When Knox County Mayor Glenn Jacobs announces his first budget next Wednesday (9:30 a.m. May 1 at Central High School), he will propose construction of three new elementary schools with no accompanying tax increase.
It’s not magic. It’s math.
When fiscal year 2019 ends on June 30, Knox County’s bonded indebtedness will be approximately $645 million. By June 30, 2024, even after borrowing $60 million for three new schools, that figure will reach $648 million – just $3 million more than now.
And Knox County will have new buildings for Lonsdale and Adrian Burnett elementary schools and a new, yet-to-be-named elementary school in northwest Knox County.
On Wednesday night, the school board approved Superintendent Bob Thomas’ 2020 general fund budget. The request exceeds $500 million for the first time. And this number doesn’t include the capital improvement fund, which will pay for the new schools. Knox County Schools administrators have been working collaboratively with Jacobs’ staff on the capital budget.
Should Knox Countians be worried about the prospect of a $648 million debt load? Debt Capacity
No, said Knox County’s senior finance director, Chris Caldwell.

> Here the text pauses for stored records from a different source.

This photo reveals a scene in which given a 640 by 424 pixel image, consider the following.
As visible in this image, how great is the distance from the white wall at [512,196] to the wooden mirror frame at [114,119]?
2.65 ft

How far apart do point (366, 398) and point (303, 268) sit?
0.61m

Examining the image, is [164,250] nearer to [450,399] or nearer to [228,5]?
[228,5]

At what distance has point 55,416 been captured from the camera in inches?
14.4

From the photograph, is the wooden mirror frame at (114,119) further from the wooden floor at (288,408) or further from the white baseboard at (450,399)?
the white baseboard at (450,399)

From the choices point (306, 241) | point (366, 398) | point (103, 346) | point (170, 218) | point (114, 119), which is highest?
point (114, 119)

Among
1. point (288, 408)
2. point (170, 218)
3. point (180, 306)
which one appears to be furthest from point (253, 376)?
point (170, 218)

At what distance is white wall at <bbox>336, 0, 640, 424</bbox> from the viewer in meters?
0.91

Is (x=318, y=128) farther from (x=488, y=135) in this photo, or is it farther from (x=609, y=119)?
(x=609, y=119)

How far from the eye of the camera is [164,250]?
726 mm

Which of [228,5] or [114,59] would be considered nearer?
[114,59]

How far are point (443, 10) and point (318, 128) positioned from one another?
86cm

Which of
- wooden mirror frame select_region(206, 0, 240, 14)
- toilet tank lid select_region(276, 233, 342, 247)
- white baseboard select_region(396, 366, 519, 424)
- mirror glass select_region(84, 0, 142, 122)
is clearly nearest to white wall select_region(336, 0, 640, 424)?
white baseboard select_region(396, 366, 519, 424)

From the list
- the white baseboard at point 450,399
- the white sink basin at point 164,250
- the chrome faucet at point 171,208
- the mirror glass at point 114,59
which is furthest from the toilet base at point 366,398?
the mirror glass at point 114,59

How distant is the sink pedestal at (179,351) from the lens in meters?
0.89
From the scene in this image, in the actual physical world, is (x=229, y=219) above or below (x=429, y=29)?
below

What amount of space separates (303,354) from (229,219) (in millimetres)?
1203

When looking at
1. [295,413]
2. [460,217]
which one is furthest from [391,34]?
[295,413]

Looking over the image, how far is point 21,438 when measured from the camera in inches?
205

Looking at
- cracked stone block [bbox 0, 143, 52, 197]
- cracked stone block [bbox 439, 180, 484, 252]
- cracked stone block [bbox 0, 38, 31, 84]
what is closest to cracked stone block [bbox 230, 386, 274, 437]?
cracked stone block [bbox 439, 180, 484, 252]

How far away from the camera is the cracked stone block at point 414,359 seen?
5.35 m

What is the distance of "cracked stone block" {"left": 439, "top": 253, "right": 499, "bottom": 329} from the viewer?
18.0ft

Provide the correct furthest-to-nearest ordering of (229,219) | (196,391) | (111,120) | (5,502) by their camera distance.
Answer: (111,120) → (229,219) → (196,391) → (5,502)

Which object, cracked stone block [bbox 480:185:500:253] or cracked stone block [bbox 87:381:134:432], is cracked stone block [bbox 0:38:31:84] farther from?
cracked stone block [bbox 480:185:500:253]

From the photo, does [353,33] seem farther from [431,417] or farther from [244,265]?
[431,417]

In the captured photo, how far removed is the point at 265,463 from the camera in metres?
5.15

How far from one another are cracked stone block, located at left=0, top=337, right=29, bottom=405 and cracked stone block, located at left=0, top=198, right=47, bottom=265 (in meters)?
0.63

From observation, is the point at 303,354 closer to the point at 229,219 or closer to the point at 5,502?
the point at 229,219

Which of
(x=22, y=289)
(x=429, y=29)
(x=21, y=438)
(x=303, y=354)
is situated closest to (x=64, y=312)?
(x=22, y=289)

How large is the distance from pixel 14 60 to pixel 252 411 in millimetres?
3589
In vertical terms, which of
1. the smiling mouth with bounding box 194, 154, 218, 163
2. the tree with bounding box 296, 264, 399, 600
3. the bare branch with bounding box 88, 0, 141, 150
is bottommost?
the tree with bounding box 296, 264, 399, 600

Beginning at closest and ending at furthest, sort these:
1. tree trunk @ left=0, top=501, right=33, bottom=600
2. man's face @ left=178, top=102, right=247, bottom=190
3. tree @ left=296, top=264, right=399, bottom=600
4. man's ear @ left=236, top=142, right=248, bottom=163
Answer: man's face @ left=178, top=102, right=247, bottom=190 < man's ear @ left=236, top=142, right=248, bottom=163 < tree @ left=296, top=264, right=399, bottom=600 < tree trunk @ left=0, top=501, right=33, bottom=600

“At the end of 2011, we were at $691 million,” he said, crediting former Mayor Tim Burchett’s aggressive debt-reduction efforts with paring that number down during his two terms in office.
“So, 2019 is truly Burchett’s budget, and represents a total of $48 million in debt reduction. We have slowly reduced our bonded indebtedness, but our overall budget continues to increase.”
The three new schools will be in the 2020 budget, at a combined cost of $60 million.
Lonsdale Elementary School was built in the mid-1930s and saw its last-built addition in 1956. It is overcrowded, but it has pressing health and safety issues – most recently carbon monoxide leaks – that have put it at the front of the line for replacement, which will cost $19 million. The new building is scheduled to open in August 2021.
Adrian Burnett is overcrowded, too. Built as a temporary structure by Superintendent Mildred Doyle in 1976, it has been relegated to the back of the budget line for decades, despite increasingly serious structural and safety problems. This year, it is second in line for a new building, also slated to cost $19 million. Like Lonsdale, the new Adrian Burnett school will be built on the existing campus. The completion date is 2022.
There will be $22 million in the budget for the yet-unnamed school in the northwest sector, probably in the Solway area, which will open in 2023. The additional cost is for site acquisition in an area of booming population growth.
Caldwell said that some $3 million of bonded indebtedness will be rolling off the books in 2021, offsetting costs of the building plan.
“Our five-year capital plan, even with those three schools, will only see a $5-7 million increase in total bonded debt,” Caldwell said.
And for Mayor Jacobs this math is positively magic.